What is convolution intuitively?

I remember as a graduate student that Ingrid Daubechies frequently referred to convolution by a bump function as "blurring" - its effect on images is similar to what a short-sighted person experiences when taking off his or her glasses (and, indeed, if one works through the geometric optics, convolution is not a bad first approximation for this effect). I found this to be very helpful, not just for understanding convolution per se, but as a lesson that one should try to use physical intuition to model mathematical concepts whenever one can.

More generally, if one thinks of functions as fuzzy versions of points, then convolution is the fuzzy version of addition (or sometimes multiplication, depending on the context). The probabilistic interpretation is one example of this (where the fuzz is a a probability distribution), but one can also have signed, complex-valued, or vector-valued fuzz, of course.

I prefer sound to Terry Tao's light. Listen to my voice through a wall. At each moment in time, you hear not just what I am saying now, but also some reverberation from what I said moments ago. So if I make a sound given by $f(t)$ (density of air), you hear a linear combination $h(0)f(t) + h(1)f(t-1) + h(2)f(t-2) + \dots$, or a continuous version of that, i.e. $h*f$. The function $h(\tau)$ is how much you hear from $\tau$ seconds before the current time.
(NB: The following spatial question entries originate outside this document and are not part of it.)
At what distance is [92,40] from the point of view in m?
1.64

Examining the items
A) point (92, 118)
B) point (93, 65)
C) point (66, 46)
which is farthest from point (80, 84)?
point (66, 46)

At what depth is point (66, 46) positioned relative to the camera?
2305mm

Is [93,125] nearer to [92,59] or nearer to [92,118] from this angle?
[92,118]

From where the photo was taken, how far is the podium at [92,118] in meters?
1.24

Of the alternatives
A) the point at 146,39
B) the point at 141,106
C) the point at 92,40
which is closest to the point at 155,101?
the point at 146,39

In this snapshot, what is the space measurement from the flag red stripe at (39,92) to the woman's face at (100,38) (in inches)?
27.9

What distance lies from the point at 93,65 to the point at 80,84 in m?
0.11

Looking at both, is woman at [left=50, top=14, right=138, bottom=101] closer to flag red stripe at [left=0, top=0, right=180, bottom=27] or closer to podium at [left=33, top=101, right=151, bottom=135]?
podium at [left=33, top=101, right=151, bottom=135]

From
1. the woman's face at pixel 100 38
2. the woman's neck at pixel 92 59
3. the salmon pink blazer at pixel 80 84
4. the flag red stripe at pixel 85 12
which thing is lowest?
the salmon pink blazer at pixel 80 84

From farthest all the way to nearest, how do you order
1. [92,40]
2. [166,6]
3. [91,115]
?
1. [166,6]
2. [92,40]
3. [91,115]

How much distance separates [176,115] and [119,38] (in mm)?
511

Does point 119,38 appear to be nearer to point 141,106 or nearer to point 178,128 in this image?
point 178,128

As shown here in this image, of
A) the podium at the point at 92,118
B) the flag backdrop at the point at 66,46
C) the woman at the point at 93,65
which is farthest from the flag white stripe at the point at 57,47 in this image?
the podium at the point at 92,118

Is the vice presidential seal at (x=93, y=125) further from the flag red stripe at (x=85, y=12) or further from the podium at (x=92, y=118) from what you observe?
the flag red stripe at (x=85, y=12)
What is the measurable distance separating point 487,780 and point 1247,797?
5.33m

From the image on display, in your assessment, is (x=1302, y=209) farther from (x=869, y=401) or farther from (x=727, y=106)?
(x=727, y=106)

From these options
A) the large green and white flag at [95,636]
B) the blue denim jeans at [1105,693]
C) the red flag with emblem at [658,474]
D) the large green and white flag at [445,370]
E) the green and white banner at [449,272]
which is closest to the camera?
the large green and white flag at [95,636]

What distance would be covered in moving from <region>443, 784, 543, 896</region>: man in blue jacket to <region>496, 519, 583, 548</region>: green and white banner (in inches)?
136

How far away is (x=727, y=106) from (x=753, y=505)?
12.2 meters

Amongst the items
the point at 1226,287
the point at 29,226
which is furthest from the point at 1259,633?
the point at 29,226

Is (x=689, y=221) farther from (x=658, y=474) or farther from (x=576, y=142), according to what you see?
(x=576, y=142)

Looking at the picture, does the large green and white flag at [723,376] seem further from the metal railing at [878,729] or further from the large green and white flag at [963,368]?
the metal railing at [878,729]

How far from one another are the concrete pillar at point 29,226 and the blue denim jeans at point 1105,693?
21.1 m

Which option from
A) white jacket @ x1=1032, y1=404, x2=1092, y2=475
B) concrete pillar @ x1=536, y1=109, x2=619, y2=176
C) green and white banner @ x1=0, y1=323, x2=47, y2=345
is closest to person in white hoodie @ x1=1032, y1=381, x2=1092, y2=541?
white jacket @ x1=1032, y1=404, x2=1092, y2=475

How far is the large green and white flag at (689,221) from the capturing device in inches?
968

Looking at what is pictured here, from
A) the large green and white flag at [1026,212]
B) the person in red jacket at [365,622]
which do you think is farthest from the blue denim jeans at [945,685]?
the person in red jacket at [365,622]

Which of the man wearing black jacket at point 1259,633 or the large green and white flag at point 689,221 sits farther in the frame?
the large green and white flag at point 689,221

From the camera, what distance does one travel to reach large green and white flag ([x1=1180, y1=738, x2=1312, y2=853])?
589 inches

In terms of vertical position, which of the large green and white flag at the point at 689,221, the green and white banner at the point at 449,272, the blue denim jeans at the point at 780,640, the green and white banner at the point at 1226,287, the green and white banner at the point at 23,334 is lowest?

If $h(\tau)$ decays slowly, my voice is muffled by reverb.

Fourier theory shows that recovering my voice $f(t)$ is difficult when $\hat{h}(\xi)$ is very small at some frequencies $\xi$: the wall doesn't vibrate at those frequencies.

If $h(\tau) \ne 0$ for some negative $\tau$, you can hear me before I speak!

What is the operator $C_f\colon g\mapsto f*g$? Consider the translation operator $T_y$ defined by $T_y(g)(x)=g(x-y)$, and look at $f*g(x)=\int_{\mathbb{R}}f(y)g(x-y) \, dy$. Rewriting this as an operator by taking out $g$, you end up with the operator equation $$C_f=\int_{\mathbb{R}}f(y)T_y \, dy.$$ This is only formally correct of course, but it roughly says that convolution with $f$ is a linear combination of translation operators, the integral being a sort of generalized sum.

Tying this in with Terry Tao's answer, which came in while I was writing the above, if $f$ is a bump function, say nonnegative, with integral equal to 1 and concentrated near the origin, then $f*g$ is a (generalized) linear combination of translates of $g$, each one translated just a short distance, hence the blurryness of the result.